EXCERPT TO READ ->
Chinese foreign policymaking is perhaps the world most complex decision-making process, due to the scope of issues, interaction between the Chinese Communist Party (CCP) and the Government, and diversity of interests and views. The launch and the management of BRI in the past 4 years have accurately reflected these intricacies.

The BPM is at its best to explain those intricacies despite BPM has emerged from a Western political science discourse. The BPM, according to Graham Allison, ‘the government is neither a rational actor nor a conglomerate of loosely allied organisations, but many individuals representing different government departments participating in a competitive game’ (Allison 1971).

The name of the game is politics where players in a certain position bargain via the established channels in a hierarchical government. By using BPM to interpret foreign policymaking process, the end result of foreign policy is neither a rational choice nor the outcome of an organisational process, rather the result of pulling and hauling and internal bargaining skills of different organs and their representatives.

This result depends on the respective power, position within the government and bargaining skills of different organs and their representatives. Top leaders decide on their stance towards and proposals for particular issues according to what is at stake for their particular department under specific conditions. In other words, as Allison and Freeman pointed out, “where you stand depends on where you sit” (Ibid; Freeman 1976).

Yet, there is a key difference between Western bureaucratic politics and the Chinese political system. The former occurs amongst various administrative government department whereas the latter intertwines between the Party and the Government. And when a policy dispute arises, a particular official or a government department’s Party ranking holds a big sway. As what the Party Constitution states, “the Party commands the overall situation and coordinates the efforts of all quarters… and the Party must play the role as the core leadership among all other organizations at the corresponding levels” (CCP Constitution 2017).

As a result, final decision of foreign policymaking and other decision-making power concentrates in the hands of the CCP. This fits into what the Chinese Premier Zhou Enlai once proclaimed, “There is no small issue in diplomacy, all power belongs to the Central Committee” (Zhou 1990).Footnote 3

The Party has an omnipresent role in every aspect of policymaking within the Chinese political system. Foreign policy and the advocacy of BRI are no exceptions. The seven members of the Standing Committee of the CCP Politburo (SCP) and the State Council generally set key the strategic guidelines, or long-term policy goals, of China’s foreign affairs; however, more specific policy measures are mostly made and implemented by the various governmental ministries and state owned corporations. The making of the Chinese foreign policy has become an increasingly crowded playground for various equally powerful stakeholders competing for their departmental interests, like in any Western democracy.

China’s foreign policy formulation has become increasingly pluralistic compared to the one of Mao’s era. A process of decentralisation in decision-making has occurred since the 1978 Economic Reforms. As a result, there has been no single bureaucratic body that has supreme authority over the others when it comes to making certain decisions. Almost all bureaucracies and other players have utilised their resources and expertise to gain access to the highest level of Party elites in the search for more political clout and greater budgetary power.

Vested interest groups have played a significant part in the Chinese political system since 1978. As Graham Allison argued in his interpretation of the Cuban Missile crisis, whilst the rules of game might play out very differently in a democratic elected government, the fundamental characteristics of bureaucratic competition remain the same regardless of the type of government (Allison 1969; Halperin 1974).

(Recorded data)
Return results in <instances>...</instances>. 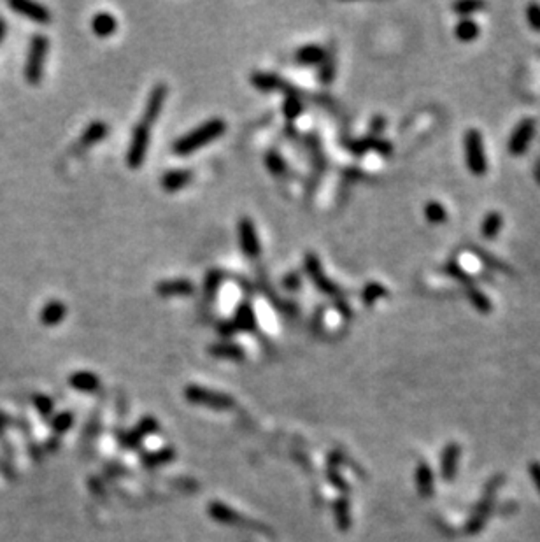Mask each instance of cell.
Instances as JSON below:
<instances>
[{
	"mask_svg": "<svg viewBox=\"0 0 540 542\" xmlns=\"http://www.w3.org/2000/svg\"><path fill=\"white\" fill-rule=\"evenodd\" d=\"M174 458H176V449H174L172 446H165V448L158 449V451L146 453V455L142 456V465L148 469H156L162 467V465H167V463L172 462Z\"/></svg>",
	"mask_w": 540,
	"mask_h": 542,
	"instance_id": "22",
	"label": "cell"
},
{
	"mask_svg": "<svg viewBox=\"0 0 540 542\" xmlns=\"http://www.w3.org/2000/svg\"><path fill=\"white\" fill-rule=\"evenodd\" d=\"M149 142H151V126L144 125L142 122L137 123L132 132L128 151H126V166H128L130 169H139V167L146 162Z\"/></svg>",
	"mask_w": 540,
	"mask_h": 542,
	"instance_id": "6",
	"label": "cell"
},
{
	"mask_svg": "<svg viewBox=\"0 0 540 542\" xmlns=\"http://www.w3.org/2000/svg\"><path fill=\"white\" fill-rule=\"evenodd\" d=\"M425 218L428 219L432 225H440L447 219V211L440 202L432 200L425 205Z\"/></svg>",
	"mask_w": 540,
	"mask_h": 542,
	"instance_id": "35",
	"label": "cell"
},
{
	"mask_svg": "<svg viewBox=\"0 0 540 542\" xmlns=\"http://www.w3.org/2000/svg\"><path fill=\"white\" fill-rule=\"evenodd\" d=\"M265 167L269 169V173H272L274 176H285L288 174V163L283 159L281 154L276 153V151H269L265 154Z\"/></svg>",
	"mask_w": 540,
	"mask_h": 542,
	"instance_id": "34",
	"label": "cell"
},
{
	"mask_svg": "<svg viewBox=\"0 0 540 542\" xmlns=\"http://www.w3.org/2000/svg\"><path fill=\"white\" fill-rule=\"evenodd\" d=\"M444 272H446L447 276L453 277V279L460 281V283L463 284L465 288H467V286H474V284H476V283H474V279H472L470 274H468L467 270H465L463 267H461L460 263L456 262V260H449V262H447L446 265H444Z\"/></svg>",
	"mask_w": 540,
	"mask_h": 542,
	"instance_id": "33",
	"label": "cell"
},
{
	"mask_svg": "<svg viewBox=\"0 0 540 542\" xmlns=\"http://www.w3.org/2000/svg\"><path fill=\"white\" fill-rule=\"evenodd\" d=\"M218 330H220V334L223 335V337H232L234 334H237V328H235L234 321H221Z\"/></svg>",
	"mask_w": 540,
	"mask_h": 542,
	"instance_id": "43",
	"label": "cell"
},
{
	"mask_svg": "<svg viewBox=\"0 0 540 542\" xmlns=\"http://www.w3.org/2000/svg\"><path fill=\"white\" fill-rule=\"evenodd\" d=\"M416 486H418L419 495L428 499L433 495V474L432 469L426 463H419L416 471Z\"/></svg>",
	"mask_w": 540,
	"mask_h": 542,
	"instance_id": "26",
	"label": "cell"
},
{
	"mask_svg": "<svg viewBox=\"0 0 540 542\" xmlns=\"http://www.w3.org/2000/svg\"><path fill=\"white\" fill-rule=\"evenodd\" d=\"M484 8H486L484 2H477V0H463V2H458V4L453 6V11L458 13V15H461L463 18H468V15L481 11V9Z\"/></svg>",
	"mask_w": 540,
	"mask_h": 542,
	"instance_id": "40",
	"label": "cell"
},
{
	"mask_svg": "<svg viewBox=\"0 0 540 542\" xmlns=\"http://www.w3.org/2000/svg\"><path fill=\"white\" fill-rule=\"evenodd\" d=\"M234 325L237 332H255L258 328V320H256L255 309H253L251 302L242 300L237 305L234 314Z\"/></svg>",
	"mask_w": 540,
	"mask_h": 542,
	"instance_id": "14",
	"label": "cell"
},
{
	"mask_svg": "<svg viewBox=\"0 0 540 542\" xmlns=\"http://www.w3.org/2000/svg\"><path fill=\"white\" fill-rule=\"evenodd\" d=\"M253 87L260 91H285V95L297 94L290 83L283 81L279 75L270 74V72H253L251 78H249Z\"/></svg>",
	"mask_w": 540,
	"mask_h": 542,
	"instance_id": "11",
	"label": "cell"
},
{
	"mask_svg": "<svg viewBox=\"0 0 540 542\" xmlns=\"http://www.w3.org/2000/svg\"><path fill=\"white\" fill-rule=\"evenodd\" d=\"M11 8L15 9L16 13L23 15L25 18L32 20L36 23H47L50 22V13L47 9H44L43 6L33 4V2H23V0H15L11 2Z\"/></svg>",
	"mask_w": 540,
	"mask_h": 542,
	"instance_id": "17",
	"label": "cell"
},
{
	"mask_svg": "<svg viewBox=\"0 0 540 542\" xmlns=\"http://www.w3.org/2000/svg\"><path fill=\"white\" fill-rule=\"evenodd\" d=\"M465 147V162H467L468 170L474 176H484L488 173V160L486 151H484L483 133L476 129H470L463 136Z\"/></svg>",
	"mask_w": 540,
	"mask_h": 542,
	"instance_id": "5",
	"label": "cell"
},
{
	"mask_svg": "<svg viewBox=\"0 0 540 542\" xmlns=\"http://www.w3.org/2000/svg\"><path fill=\"white\" fill-rule=\"evenodd\" d=\"M335 58L333 54L328 53L327 51V58H324V61L321 64V68H320V81L323 85H330L331 81H333L335 78Z\"/></svg>",
	"mask_w": 540,
	"mask_h": 542,
	"instance_id": "39",
	"label": "cell"
},
{
	"mask_svg": "<svg viewBox=\"0 0 540 542\" xmlns=\"http://www.w3.org/2000/svg\"><path fill=\"white\" fill-rule=\"evenodd\" d=\"M109 133V125L105 122H93L88 125V129L84 130L83 136H81V144L83 146H93V144L100 142L107 137Z\"/></svg>",
	"mask_w": 540,
	"mask_h": 542,
	"instance_id": "27",
	"label": "cell"
},
{
	"mask_svg": "<svg viewBox=\"0 0 540 542\" xmlns=\"http://www.w3.org/2000/svg\"><path fill=\"white\" fill-rule=\"evenodd\" d=\"M47 47H50V41L44 36H36L30 44L29 58H27L25 65V78L30 85H37L43 78V67L44 60H46Z\"/></svg>",
	"mask_w": 540,
	"mask_h": 542,
	"instance_id": "7",
	"label": "cell"
},
{
	"mask_svg": "<svg viewBox=\"0 0 540 542\" xmlns=\"http://www.w3.org/2000/svg\"><path fill=\"white\" fill-rule=\"evenodd\" d=\"M167 95H169V88H167L165 83H156L153 87V90L149 91L148 102H146L144 112H142V119L141 122L144 125L151 126L153 123L158 122L160 115L163 111V105H165Z\"/></svg>",
	"mask_w": 540,
	"mask_h": 542,
	"instance_id": "10",
	"label": "cell"
},
{
	"mask_svg": "<svg viewBox=\"0 0 540 542\" xmlns=\"http://www.w3.org/2000/svg\"><path fill=\"white\" fill-rule=\"evenodd\" d=\"M36 402L40 404L39 409L43 411V413L46 414V416L51 413V407H53V406H51V400L50 399H44V397H36Z\"/></svg>",
	"mask_w": 540,
	"mask_h": 542,
	"instance_id": "46",
	"label": "cell"
},
{
	"mask_svg": "<svg viewBox=\"0 0 540 542\" xmlns=\"http://www.w3.org/2000/svg\"><path fill=\"white\" fill-rule=\"evenodd\" d=\"M384 125H386V119L382 118V116H374V118H372V122H370V126H372L370 133H372V137H375V136H377V133H381L382 130H384Z\"/></svg>",
	"mask_w": 540,
	"mask_h": 542,
	"instance_id": "44",
	"label": "cell"
},
{
	"mask_svg": "<svg viewBox=\"0 0 540 542\" xmlns=\"http://www.w3.org/2000/svg\"><path fill=\"white\" fill-rule=\"evenodd\" d=\"M502 226H504V216L497 211L488 212L486 218L483 219V225H481V234L484 239H495L500 234Z\"/></svg>",
	"mask_w": 540,
	"mask_h": 542,
	"instance_id": "29",
	"label": "cell"
},
{
	"mask_svg": "<svg viewBox=\"0 0 540 542\" xmlns=\"http://www.w3.org/2000/svg\"><path fill=\"white\" fill-rule=\"evenodd\" d=\"M533 133H535V119L532 118H525L518 123L514 130H512L511 137H509V151L514 156H519V154L525 153L528 149L530 142L533 139Z\"/></svg>",
	"mask_w": 540,
	"mask_h": 542,
	"instance_id": "9",
	"label": "cell"
},
{
	"mask_svg": "<svg viewBox=\"0 0 540 542\" xmlns=\"http://www.w3.org/2000/svg\"><path fill=\"white\" fill-rule=\"evenodd\" d=\"M474 253H476L477 256H479L481 260H483V263L486 267H490V269H495V270H500V272H505V274H512V269L511 267L505 265L502 260L495 258V256H491L490 253L486 251V249H481V248H474Z\"/></svg>",
	"mask_w": 540,
	"mask_h": 542,
	"instance_id": "37",
	"label": "cell"
},
{
	"mask_svg": "<svg viewBox=\"0 0 540 542\" xmlns=\"http://www.w3.org/2000/svg\"><path fill=\"white\" fill-rule=\"evenodd\" d=\"M184 399L195 406H204L213 411H230L234 409L235 400L227 393L206 388L200 384H190L184 388Z\"/></svg>",
	"mask_w": 540,
	"mask_h": 542,
	"instance_id": "4",
	"label": "cell"
},
{
	"mask_svg": "<svg viewBox=\"0 0 540 542\" xmlns=\"http://www.w3.org/2000/svg\"><path fill=\"white\" fill-rule=\"evenodd\" d=\"M526 20L535 32H540V4H530L526 8Z\"/></svg>",
	"mask_w": 540,
	"mask_h": 542,
	"instance_id": "41",
	"label": "cell"
},
{
	"mask_svg": "<svg viewBox=\"0 0 540 542\" xmlns=\"http://www.w3.org/2000/svg\"><path fill=\"white\" fill-rule=\"evenodd\" d=\"M70 425H73V416H70L69 413H65V414H61L60 418H58L57 423H54V427H57L58 430H67Z\"/></svg>",
	"mask_w": 540,
	"mask_h": 542,
	"instance_id": "45",
	"label": "cell"
},
{
	"mask_svg": "<svg viewBox=\"0 0 540 542\" xmlns=\"http://www.w3.org/2000/svg\"><path fill=\"white\" fill-rule=\"evenodd\" d=\"M303 269H306L307 276L310 277V281H313L314 284H316L317 290L321 291V293L328 295V297L335 298V302H337V307H339L340 313L344 314V316H351V311H350V305H347V302L344 300L343 295L340 293L339 286L333 283V281L330 279V277L324 274L323 267H321V262L320 258H317L316 253L309 251L306 255V258H303Z\"/></svg>",
	"mask_w": 540,
	"mask_h": 542,
	"instance_id": "2",
	"label": "cell"
},
{
	"mask_svg": "<svg viewBox=\"0 0 540 542\" xmlns=\"http://www.w3.org/2000/svg\"><path fill=\"white\" fill-rule=\"evenodd\" d=\"M195 174L188 169H176V170H167L162 176V186L165 191H179L183 188H186L188 184L193 181Z\"/></svg>",
	"mask_w": 540,
	"mask_h": 542,
	"instance_id": "15",
	"label": "cell"
},
{
	"mask_svg": "<svg viewBox=\"0 0 540 542\" xmlns=\"http://www.w3.org/2000/svg\"><path fill=\"white\" fill-rule=\"evenodd\" d=\"M327 479H328V481H330V485L335 486V488L339 490V492L343 493V495L350 493V483H347L346 479H344V476L340 474L339 463H335V462L328 463Z\"/></svg>",
	"mask_w": 540,
	"mask_h": 542,
	"instance_id": "32",
	"label": "cell"
},
{
	"mask_svg": "<svg viewBox=\"0 0 540 542\" xmlns=\"http://www.w3.org/2000/svg\"><path fill=\"white\" fill-rule=\"evenodd\" d=\"M532 476H533V479H535L537 486H539V490H540V465H532Z\"/></svg>",
	"mask_w": 540,
	"mask_h": 542,
	"instance_id": "47",
	"label": "cell"
},
{
	"mask_svg": "<svg viewBox=\"0 0 540 542\" xmlns=\"http://www.w3.org/2000/svg\"><path fill=\"white\" fill-rule=\"evenodd\" d=\"M479 25L472 18H461L460 22L456 23V29H454V36H456V39L461 41V43H472V41H476L477 37H479Z\"/></svg>",
	"mask_w": 540,
	"mask_h": 542,
	"instance_id": "28",
	"label": "cell"
},
{
	"mask_svg": "<svg viewBox=\"0 0 540 542\" xmlns=\"http://www.w3.org/2000/svg\"><path fill=\"white\" fill-rule=\"evenodd\" d=\"M65 316H67V307L63 302L53 300L44 305L40 311V323L46 327H54V325H60Z\"/></svg>",
	"mask_w": 540,
	"mask_h": 542,
	"instance_id": "19",
	"label": "cell"
},
{
	"mask_svg": "<svg viewBox=\"0 0 540 542\" xmlns=\"http://www.w3.org/2000/svg\"><path fill=\"white\" fill-rule=\"evenodd\" d=\"M160 430V423L153 416H146L139 421V425L133 430H130L128 434H125L121 437V442L125 448H137L146 437L156 434Z\"/></svg>",
	"mask_w": 540,
	"mask_h": 542,
	"instance_id": "12",
	"label": "cell"
},
{
	"mask_svg": "<svg viewBox=\"0 0 540 542\" xmlns=\"http://www.w3.org/2000/svg\"><path fill=\"white\" fill-rule=\"evenodd\" d=\"M118 29V22L109 13H98L93 20H91V30L97 37H109Z\"/></svg>",
	"mask_w": 540,
	"mask_h": 542,
	"instance_id": "25",
	"label": "cell"
},
{
	"mask_svg": "<svg viewBox=\"0 0 540 542\" xmlns=\"http://www.w3.org/2000/svg\"><path fill=\"white\" fill-rule=\"evenodd\" d=\"M223 279H225V274L221 272V270L213 269V270H209V272H207L206 283H204V290H206L207 297H209V298L214 297V293H216L218 288L221 286Z\"/></svg>",
	"mask_w": 540,
	"mask_h": 542,
	"instance_id": "38",
	"label": "cell"
},
{
	"mask_svg": "<svg viewBox=\"0 0 540 542\" xmlns=\"http://www.w3.org/2000/svg\"><path fill=\"white\" fill-rule=\"evenodd\" d=\"M283 286L288 291H297L302 286V276L299 272H290L288 276L283 277Z\"/></svg>",
	"mask_w": 540,
	"mask_h": 542,
	"instance_id": "42",
	"label": "cell"
},
{
	"mask_svg": "<svg viewBox=\"0 0 540 542\" xmlns=\"http://www.w3.org/2000/svg\"><path fill=\"white\" fill-rule=\"evenodd\" d=\"M386 295H388L386 286H382V284H379V283H368V284H365L363 291H361V300H363V304L372 305L375 300L386 297Z\"/></svg>",
	"mask_w": 540,
	"mask_h": 542,
	"instance_id": "36",
	"label": "cell"
},
{
	"mask_svg": "<svg viewBox=\"0 0 540 542\" xmlns=\"http://www.w3.org/2000/svg\"><path fill=\"white\" fill-rule=\"evenodd\" d=\"M237 237H239V246H241L242 253H244L248 258L256 260L262 253V244H260L258 230L256 225L253 223L251 218L244 216V218L239 219L237 223Z\"/></svg>",
	"mask_w": 540,
	"mask_h": 542,
	"instance_id": "8",
	"label": "cell"
},
{
	"mask_svg": "<svg viewBox=\"0 0 540 542\" xmlns=\"http://www.w3.org/2000/svg\"><path fill=\"white\" fill-rule=\"evenodd\" d=\"M155 291L162 298H172V297H190L195 291V284L190 279L184 277H177V279H165L160 281L155 286Z\"/></svg>",
	"mask_w": 540,
	"mask_h": 542,
	"instance_id": "13",
	"label": "cell"
},
{
	"mask_svg": "<svg viewBox=\"0 0 540 542\" xmlns=\"http://www.w3.org/2000/svg\"><path fill=\"white\" fill-rule=\"evenodd\" d=\"M333 516H335V525L337 528L343 532L350 530L351 527V506L350 499L346 495H340L339 499L333 502Z\"/></svg>",
	"mask_w": 540,
	"mask_h": 542,
	"instance_id": "24",
	"label": "cell"
},
{
	"mask_svg": "<svg viewBox=\"0 0 540 542\" xmlns=\"http://www.w3.org/2000/svg\"><path fill=\"white\" fill-rule=\"evenodd\" d=\"M209 355L216 356V358L225 360H242L246 356L244 348L232 341H221L216 344L209 346Z\"/></svg>",
	"mask_w": 540,
	"mask_h": 542,
	"instance_id": "20",
	"label": "cell"
},
{
	"mask_svg": "<svg viewBox=\"0 0 540 542\" xmlns=\"http://www.w3.org/2000/svg\"><path fill=\"white\" fill-rule=\"evenodd\" d=\"M351 149L354 151L357 154H365L367 151H377L379 154H382V156H389L393 151V146L388 142V140L384 139H377V137H365V139H360V140H354L353 144H351Z\"/></svg>",
	"mask_w": 540,
	"mask_h": 542,
	"instance_id": "16",
	"label": "cell"
},
{
	"mask_svg": "<svg viewBox=\"0 0 540 542\" xmlns=\"http://www.w3.org/2000/svg\"><path fill=\"white\" fill-rule=\"evenodd\" d=\"M6 36V25L2 22H0V41H2V37Z\"/></svg>",
	"mask_w": 540,
	"mask_h": 542,
	"instance_id": "49",
	"label": "cell"
},
{
	"mask_svg": "<svg viewBox=\"0 0 540 542\" xmlns=\"http://www.w3.org/2000/svg\"><path fill=\"white\" fill-rule=\"evenodd\" d=\"M465 290H467V297H468V300H470V304L474 305V307H476L481 314H490L491 313V309H493L491 300L483 293V291L479 290V288H476V284H474V286H467Z\"/></svg>",
	"mask_w": 540,
	"mask_h": 542,
	"instance_id": "30",
	"label": "cell"
},
{
	"mask_svg": "<svg viewBox=\"0 0 540 542\" xmlns=\"http://www.w3.org/2000/svg\"><path fill=\"white\" fill-rule=\"evenodd\" d=\"M69 383L73 388L80 390V392H84V393L95 392V390H98V386H100L98 377L95 376L93 372H88V370H81V372L73 374V376L69 377Z\"/></svg>",
	"mask_w": 540,
	"mask_h": 542,
	"instance_id": "23",
	"label": "cell"
},
{
	"mask_svg": "<svg viewBox=\"0 0 540 542\" xmlns=\"http://www.w3.org/2000/svg\"><path fill=\"white\" fill-rule=\"evenodd\" d=\"M458 460H460V446L458 444H447L446 449L442 453V478L446 481H451L456 476L458 469Z\"/></svg>",
	"mask_w": 540,
	"mask_h": 542,
	"instance_id": "21",
	"label": "cell"
},
{
	"mask_svg": "<svg viewBox=\"0 0 540 542\" xmlns=\"http://www.w3.org/2000/svg\"><path fill=\"white\" fill-rule=\"evenodd\" d=\"M327 58V51L317 44H306L295 51V60L300 65H321Z\"/></svg>",
	"mask_w": 540,
	"mask_h": 542,
	"instance_id": "18",
	"label": "cell"
},
{
	"mask_svg": "<svg viewBox=\"0 0 540 542\" xmlns=\"http://www.w3.org/2000/svg\"><path fill=\"white\" fill-rule=\"evenodd\" d=\"M303 112V102L302 98L299 97L297 94H290L285 97V102H283V115L288 122H295L297 118H300Z\"/></svg>",
	"mask_w": 540,
	"mask_h": 542,
	"instance_id": "31",
	"label": "cell"
},
{
	"mask_svg": "<svg viewBox=\"0 0 540 542\" xmlns=\"http://www.w3.org/2000/svg\"><path fill=\"white\" fill-rule=\"evenodd\" d=\"M533 176H535V181L540 184V159L535 162V167H533Z\"/></svg>",
	"mask_w": 540,
	"mask_h": 542,
	"instance_id": "48",
	"label": "cell"
},
{
	"mask_svg": "<svg viewBox=\"0 0 540 542\" xmlns=\"http://www.w3.org/2000/svg\"><path fill=\"white\" fill-rule=\"evenodd\" d=\"M225 132H227V122L223 118L207 119L206 123H202L200 126L188 132L186 136L179 137L174 142L172 151L177 156H188L200 147H206L213 140L220 139Z\"/></svg>",
	"mask_w": 540,
	"mask_h": 542,
	"instance_id": "1",
	"label": "cell"
},
{
	"mask_svg": "<svg viewBox=\"0 0 540 542\" xmlns=\"http://www.w3.org/2000/svg\"><path fill=\"white\" fill-rule=\"evenodd\" d=\"M207 513L209 516L213 518L214 521L221 525H228V527H235V528H244V530H251V532H258V534L263 535H270L269 527H265L263 523H258L256 520H251L246 514H241L239 511L232 509L230 506L223 502H211L207 506Z\"/></svg>",
	"mask_w": 540,
	"mask_h": 542,
	"instance_id": "3",
	"label": "cell"
}]
</instances>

PROBLEMS AND TASKS ->
A. In the passage on Chinese foreign policymaking, how many members sit on the Standing Committee of the CCP Politburo?
B. Reproduce the passage on Chinese foreign policymaking from "Vested interest groups" up to and including "1969; Halperin 1974).".
C. Carry on the passage on Chinese foreign policymaking, beginning after its last sentence.

EXERCISE RESPONSES ->
A. Seven.

B.
Vested interest groups have played a significant part in the Chinese political system since 1978. As Graham Allison argued in his interpretation of the Cuban Missile crisis, whilst the rules of game might play out very differently in a democratic elected government, the fundamental characteristics of bureaucratic competition remain the same regardless of the type of government (Allison 1969; Halperin 1974).

C.
One can argue that the BPM is largely applicable to liberal democracies with multi-party systems to satisfy the electorates’ interests. Therefore, there are numerous interest groups across the whole political spectrum, which are making many attempts to shape the FP according to their desired outcomes. China, as an authoritarian state, is conventionally perceived as monolithic and therefore does not have interest groups which could oppose or influence decisions made by the Standing Committee of the Politburo (SCP).

However, the phenomenon of bureaucratic politics, described by Graham Allison and Morton Halperin has not restricted its application to a particular political system, and vested interest groups do play a significant part across through the Chinese political system.

The relevance of BPM to interpreting Chinese political system is twofold. Firstly, almost every domestic or external affairs decision made are based on a desire to achieve a consensus amongst the seven or nine members of the SCP, even if such consensus is sometimes merely an illusion. This consensus-seeking model has provided a unique opportunity to those potential interest groups seeking to influence the opinions of SCP members. Bargaining scenarios have often occurred in a process of consensus seeking amongst interest groups.

These interest groups maybe located both inside and outside of the formal FP making process. They mainly consist of governmental institutions, Chinese companies and even some foreign corporate organisations to a smaller extent. They attempt to formulate Chinese foreign policy based on their departmental preferences and corporate interests respectively. More importantly, none of current seven members of the SCP have much experience in foreign policymaking. This in turn has provided relevant Chinese foreign policy actors more channels and alternatives in which to shape Beijing’s agenda.

Secondly, Chinese FP has increased in scope and content which has created fertile ground for the various stakeholders and interest groups to compete to shape the policy agenda via various channels.

Like implementation of any Chinese policy, the cornerstones are laid on the domestic front. Dramatic changes in the distribution of power and devolution of authority within Chinese bureaucracies have been happening since Deng Xiaoping’s momentous economic reforms.

BRI is one of the best illustrations, perhaps the best, of institutional power distribution below the top Party Leadership.

Central ministries and provincial governments have scrambled to give BRI a meaning, gauge what it means for them and most importantly, how BRI could be used to get hold of or justify the use of project funds.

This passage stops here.